Compared to my hometown newspaper in the 1960’s, the major networks, newsweeklies, and big newspapers were straight-up-the-middle neutral journalists. My radical self even considered them conservative, as they reported on business or the military without immediately condemning them. I can look back now and see how they shaded (or worse) against conservatives, while publishing mostly liberal columnists and commentators. Yet that knowledge did not come to me for years, and only in a roundabout way. In the moment, Newsweek, NBC, and the NYT were simply “news” to me.
In the late 70’s I was a dissenting member of the new evangelical culture. I defended the more mainstream denominations, I thought the danger to the church was from adopting the ideas of the secular culture, both liberal and conservative, both capitalist and socialist. I fully understood CS Lewis’s lesson that only individuals are eternal – nations and empires are temporary, ephemeral. I didn’t follow politics much. I was aware of culture war however. While your local paper and radio station would report kindly on the retirement of one rabbi and the installation of a new one, or a groundbreaking for a new Methodist church, this was just a variation of reporting on Girl Scout or Rotary activities. People belonged to lots of groups (see Bowling Alone) and the inner sections of the paper were like community bulletin boards.
Evangelical culture was very big on noticing how unfairly Christians were portrayed in “the media.” At news outlets, it would have to be slightly so, as only bad news tends to become news there. If Time magazine had anything about a religious group, it was going to be because of some controversy, crisis, or scandal. There would be occasional positive human-interest stories, but “Presbyterians 2% Growth – Again!” isn’t national news. Still, there did seem to be some quiet delight in bringing bad news about religious groups, and painting them as crazy and dangerous. Even if unintentional, the overall effect was negative. I no longer believe it was unintentional, by the way. Not a conspiracy or attack, just a continuous prejudice toward their own views, which were less religious.

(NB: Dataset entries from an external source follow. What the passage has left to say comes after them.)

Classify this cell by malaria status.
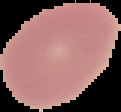

It is uninfected.

Summary:
  - Image size: 121×112 pixels
  - Image type: segmented cell region on a black background
  - Preparation: thin blood smear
Report the malaria status of this cell.
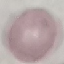
It is uninfected.

Summary:
  - Preparation: thin blood film
  - Stain: Giemsa
  - Image type: automatically extracted cell patch, resized to 64 × 64 pixels
  - Capture: smartphone through the microscope eyepiece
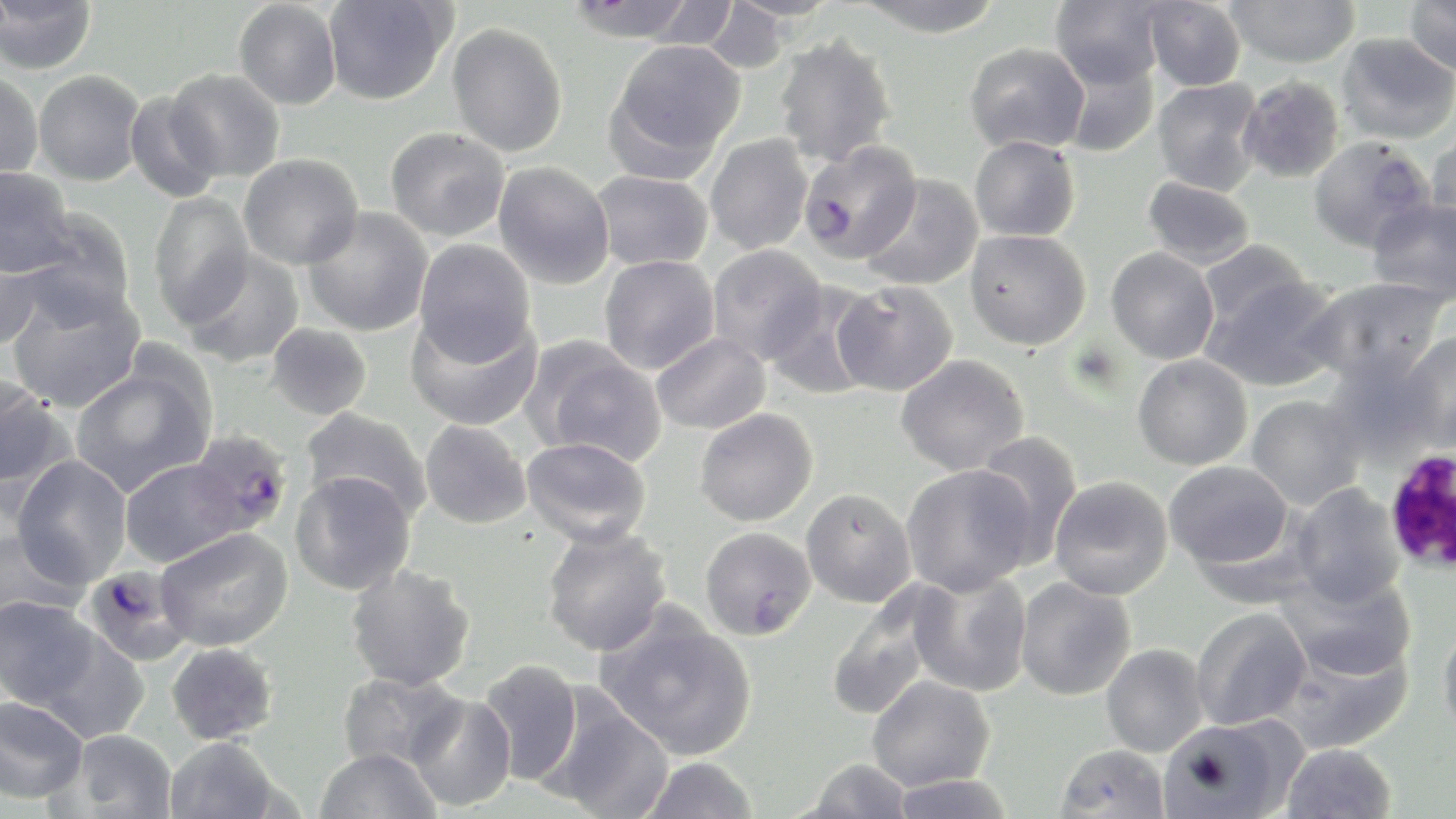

Movies, novels, and TV were another matter. There was criticism of churches and religion dating way back. Elmer Gantry might have some sympathetic religious characters, but the whole aim was pretty clearly meant to make fun of them and condemn them as hypocrites. As in “Little Big Man,” religious characters were similarly ridiculous or insincere. It was not universal, and religiously-sympathetic movies were still made, but the tide had turned. Yet how could one easily show another side in a sitcom, really, without offending someone. “Happy Days” takes place in an era when everyone was associated with a church, but no churches figure in the plots. If you brought in anything, the audience would be puzzled, nervous, wondering what was going to happen next. They weren't trying to kick churches, but for their purposes, churches were unnecessary, and over time, convinced you that churches were never necessary anyway. See also "Downton Abbey."
Still, it was clearly there, and increased through the 1980’s, even if evangelicals exaggerated it. You can see a lot just by looking, as Yogi Berra said. TV and cartoon Dads went from being wise to being risible (I eventually banned The Berenstain Bears from the house), authorities of all sorts were mocked, and a particular cultural narrative locked in. There was something foolish or sinister about people who owned guns, or went to church, or worked at dirty jobs. I started with similar views myself, even about the Christians, because I knew foolish ones and could well believe the dangerous ones were right over the horizon.
Through the 80’s I learned that those folks weren’t like that at all. I worked with them, lived near them, and went to church with them. The people I had come to expect were cartoons.
When I became interested in politics in the late 80’s again, I saw the anticonservative bias as soon as I was willing to look for it. I was primed for it by my experience of other biases, but the fault was my own. I had refused to look, and had hung on to some shreds of liberalism. I could certainly see faults on the conservative side and good-faith efforts on the liberal side. But the thing was manifest.
Most of my audience will believe me, as they have seen similar things themselves. Yet I kinow there are some who will think I paint this too vividly, and that prejudices run the other way, and just as influentially. I will have a go at a little reference piece before I leave on vacation.